Toronto Public Library
Officials at Toronto Public Library announced on 28 October that hackers had stolen a large number of files from its servers. Officials said they were working with third-party cybersecurity experts to address the issue and had reported the breach to the Information and Privacy Commissioner of Ontario. A report has also been filed with Toronto Police Service. “We did not pay a ransom,” the officials stressed, adding that it is “unfortunate that data security and ransomware incidents are becoming increasingly common, and that public sector organisations including hospitals, schools and libraries—all dedicated to the betterment of the community—are being targeted”. Systems are expected to remain offline until next month.

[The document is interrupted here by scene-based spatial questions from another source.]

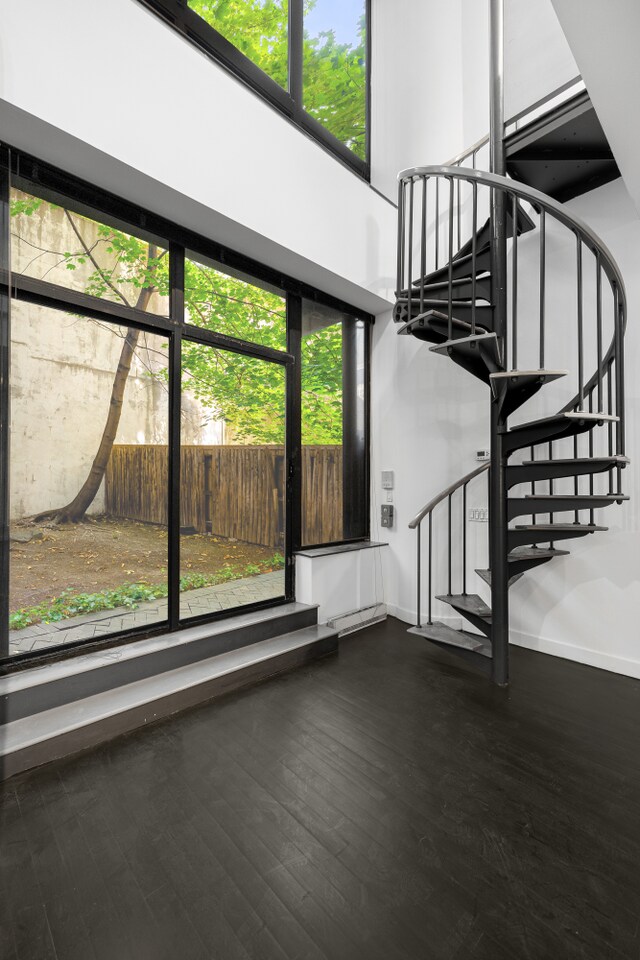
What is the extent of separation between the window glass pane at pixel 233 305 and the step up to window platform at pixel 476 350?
148cm

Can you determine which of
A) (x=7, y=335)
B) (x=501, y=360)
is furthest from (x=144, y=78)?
(x=501, y=360)

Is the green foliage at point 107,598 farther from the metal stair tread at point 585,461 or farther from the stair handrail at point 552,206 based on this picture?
the stair handrail at point 552,206

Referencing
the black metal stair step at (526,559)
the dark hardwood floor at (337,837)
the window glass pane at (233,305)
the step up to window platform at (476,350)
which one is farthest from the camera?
the window glass pane at (233,305)

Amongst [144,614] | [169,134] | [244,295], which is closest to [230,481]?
[144,614]

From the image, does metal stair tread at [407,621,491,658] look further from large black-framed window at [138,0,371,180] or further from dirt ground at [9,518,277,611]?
large black-framed window at [138,0,371,180]

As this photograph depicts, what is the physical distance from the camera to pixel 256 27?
3.24 meters

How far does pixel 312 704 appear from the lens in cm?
249

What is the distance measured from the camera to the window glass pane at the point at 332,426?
377 cm

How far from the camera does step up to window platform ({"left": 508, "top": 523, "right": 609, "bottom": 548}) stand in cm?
261

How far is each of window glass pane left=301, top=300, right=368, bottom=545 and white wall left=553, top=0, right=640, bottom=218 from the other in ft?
7.62

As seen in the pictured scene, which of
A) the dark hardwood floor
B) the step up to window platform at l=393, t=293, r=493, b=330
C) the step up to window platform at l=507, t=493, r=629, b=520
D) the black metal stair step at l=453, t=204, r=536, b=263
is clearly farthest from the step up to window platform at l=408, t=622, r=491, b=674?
the black metal stair step at l=453, t=204, r=536, b=263

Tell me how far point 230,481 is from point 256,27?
333 centimetres

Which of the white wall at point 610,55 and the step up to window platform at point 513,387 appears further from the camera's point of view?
the step up to window platform at point 513,387

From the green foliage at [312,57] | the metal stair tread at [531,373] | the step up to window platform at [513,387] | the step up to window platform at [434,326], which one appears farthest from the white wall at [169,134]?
the metal stair tread at [531,373]
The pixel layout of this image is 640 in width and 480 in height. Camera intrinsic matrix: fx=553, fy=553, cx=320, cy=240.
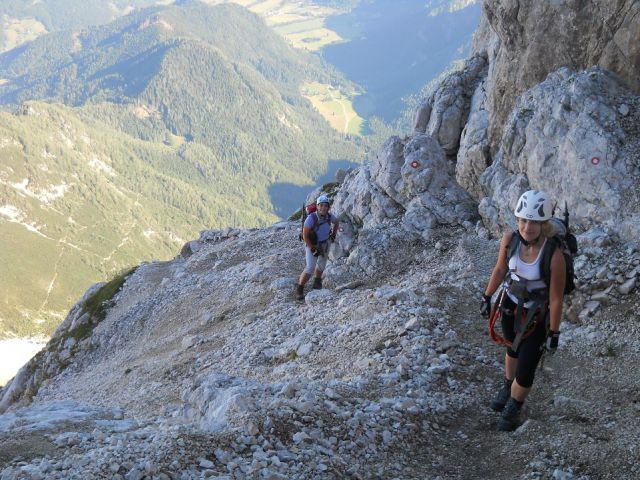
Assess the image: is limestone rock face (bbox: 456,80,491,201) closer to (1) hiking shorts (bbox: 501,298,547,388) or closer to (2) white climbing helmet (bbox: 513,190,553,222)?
(1) hiking shorts (bbox: 501,298,547,388)

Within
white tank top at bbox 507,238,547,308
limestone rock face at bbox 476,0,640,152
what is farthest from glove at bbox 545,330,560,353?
limestone rock face at bbox 476,0,640,152

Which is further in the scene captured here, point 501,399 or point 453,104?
point 453,104

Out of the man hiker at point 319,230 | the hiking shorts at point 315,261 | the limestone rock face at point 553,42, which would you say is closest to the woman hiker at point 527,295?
the man hiker at point 319,230

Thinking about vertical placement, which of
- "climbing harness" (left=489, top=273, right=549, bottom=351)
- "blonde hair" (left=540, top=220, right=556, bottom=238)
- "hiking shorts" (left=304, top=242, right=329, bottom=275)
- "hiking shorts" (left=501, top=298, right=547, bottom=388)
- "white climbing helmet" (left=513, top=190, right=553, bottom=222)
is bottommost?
"hiking shorts" (left=501, top=298, right=547, bottom=388)

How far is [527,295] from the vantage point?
10078mm

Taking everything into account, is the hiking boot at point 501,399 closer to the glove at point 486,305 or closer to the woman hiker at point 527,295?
the woman hiker at point 527,295

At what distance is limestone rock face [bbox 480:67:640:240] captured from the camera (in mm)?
18694

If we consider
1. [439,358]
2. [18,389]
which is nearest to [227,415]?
[439,358]

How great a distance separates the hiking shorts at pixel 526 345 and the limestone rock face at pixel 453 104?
867 inches

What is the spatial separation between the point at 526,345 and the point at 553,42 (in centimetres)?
1753

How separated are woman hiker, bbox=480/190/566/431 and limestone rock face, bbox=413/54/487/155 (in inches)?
860

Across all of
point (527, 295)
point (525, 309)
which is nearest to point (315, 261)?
point (525, 309)

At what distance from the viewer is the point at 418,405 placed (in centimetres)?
1170

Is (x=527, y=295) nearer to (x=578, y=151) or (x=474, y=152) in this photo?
(x=578, y=151)
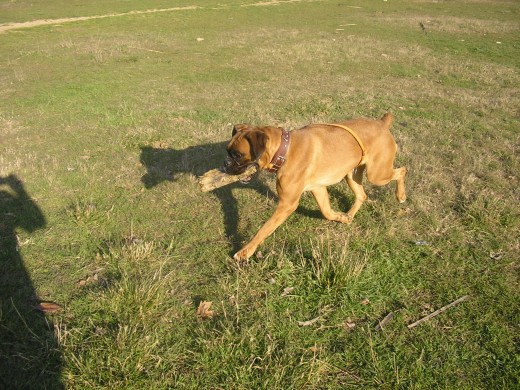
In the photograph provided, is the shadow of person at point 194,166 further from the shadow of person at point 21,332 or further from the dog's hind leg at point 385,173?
the shadow of person at point 21,332

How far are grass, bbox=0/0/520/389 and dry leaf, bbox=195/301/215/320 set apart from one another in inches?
2.8

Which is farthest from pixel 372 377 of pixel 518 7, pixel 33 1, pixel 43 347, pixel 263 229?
pixel 33 1

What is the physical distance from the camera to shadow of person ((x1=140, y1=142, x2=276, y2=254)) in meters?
5.64

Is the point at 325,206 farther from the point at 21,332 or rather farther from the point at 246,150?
the point at 21,332

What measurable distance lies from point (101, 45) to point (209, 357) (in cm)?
1612

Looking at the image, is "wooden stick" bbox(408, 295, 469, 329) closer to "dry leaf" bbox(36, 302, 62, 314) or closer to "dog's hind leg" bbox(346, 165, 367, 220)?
"dog's hind leg" bbox(346, 165, 367, 220)

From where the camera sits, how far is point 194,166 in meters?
6.79

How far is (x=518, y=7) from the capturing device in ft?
95.5

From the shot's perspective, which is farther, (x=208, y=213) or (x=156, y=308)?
(x=208, y=213)

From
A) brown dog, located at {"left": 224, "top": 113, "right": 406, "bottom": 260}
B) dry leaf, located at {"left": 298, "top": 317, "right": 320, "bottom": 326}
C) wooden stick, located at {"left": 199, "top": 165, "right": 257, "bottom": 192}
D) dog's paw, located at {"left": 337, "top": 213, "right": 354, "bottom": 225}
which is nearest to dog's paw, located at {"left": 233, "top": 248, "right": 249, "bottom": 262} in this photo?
brown dog, located at {"left": 224, "top": 113, "right": 406, "bottom": 260}

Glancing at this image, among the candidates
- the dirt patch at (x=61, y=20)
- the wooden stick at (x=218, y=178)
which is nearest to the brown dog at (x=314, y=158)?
the wooden stick at (x=218, y=178)

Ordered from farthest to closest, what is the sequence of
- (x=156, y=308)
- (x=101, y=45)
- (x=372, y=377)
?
(x=101, y=45)
(x=156, y=308)
(x=372, y=377)

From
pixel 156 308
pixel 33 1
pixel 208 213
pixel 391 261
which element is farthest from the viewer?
pixel 33 1

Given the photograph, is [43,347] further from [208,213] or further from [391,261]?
[391,261]
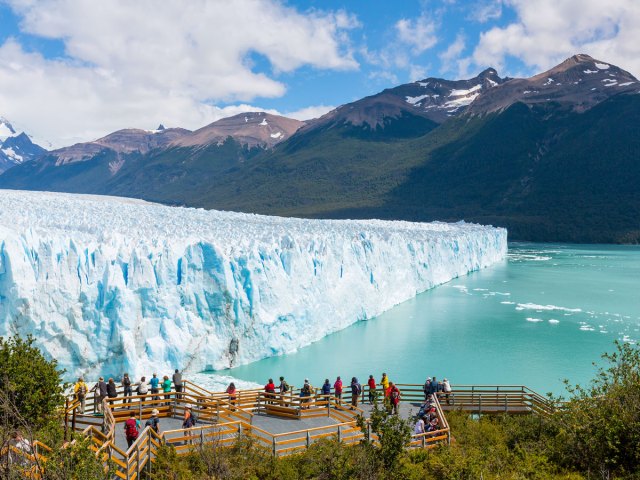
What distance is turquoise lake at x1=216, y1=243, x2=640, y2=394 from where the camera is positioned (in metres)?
16.4

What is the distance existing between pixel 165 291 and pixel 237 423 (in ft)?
23.0

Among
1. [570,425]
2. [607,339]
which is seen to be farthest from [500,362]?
[570,425]

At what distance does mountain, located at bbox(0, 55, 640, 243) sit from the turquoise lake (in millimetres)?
39666

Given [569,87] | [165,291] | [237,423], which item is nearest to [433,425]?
[237,423]

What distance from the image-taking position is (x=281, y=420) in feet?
A: 33.8

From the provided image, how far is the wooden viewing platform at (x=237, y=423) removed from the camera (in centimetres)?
758

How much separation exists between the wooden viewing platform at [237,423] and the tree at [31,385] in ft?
1.12

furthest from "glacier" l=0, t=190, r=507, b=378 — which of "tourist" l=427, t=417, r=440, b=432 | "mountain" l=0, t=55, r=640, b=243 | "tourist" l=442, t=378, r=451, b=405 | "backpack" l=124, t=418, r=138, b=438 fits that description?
"mountain" l=0, t=55, r=640, b=243

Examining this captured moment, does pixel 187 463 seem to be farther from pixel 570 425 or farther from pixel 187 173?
pixel 187 173

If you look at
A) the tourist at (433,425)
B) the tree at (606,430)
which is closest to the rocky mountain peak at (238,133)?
the tourist at (433,425)

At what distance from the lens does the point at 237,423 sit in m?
8.83

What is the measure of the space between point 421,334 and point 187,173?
13621 cm

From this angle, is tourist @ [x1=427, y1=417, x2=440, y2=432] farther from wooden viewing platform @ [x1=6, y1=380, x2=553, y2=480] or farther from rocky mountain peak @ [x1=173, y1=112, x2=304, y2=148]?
rocky mountain peak @ [x1=173, y1=112, x2=304, y2=148]

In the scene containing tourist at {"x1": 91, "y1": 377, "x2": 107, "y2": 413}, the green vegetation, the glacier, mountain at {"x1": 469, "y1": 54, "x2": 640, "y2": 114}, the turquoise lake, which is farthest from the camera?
mountain at {"x1": 469, "y1": 54, "x2": 640, "y2": 114}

Museum für Naturkunde Berlin
The Museum für Naturkunde Berlin (Natural History Museum) fell victim to a cyber attack that targeted large parts of its digital infrastructure. The museum says it has filed a complaint and that the Berlin State Criminal Police Office is investigating the hack. Emergency operation procedures put in place ensured that the museum’s most important services have continued to run smoothly. “This emergency operation will be gradually expanded,” say officials. The museum has not responded to a request for comment about whether normal services have resumed.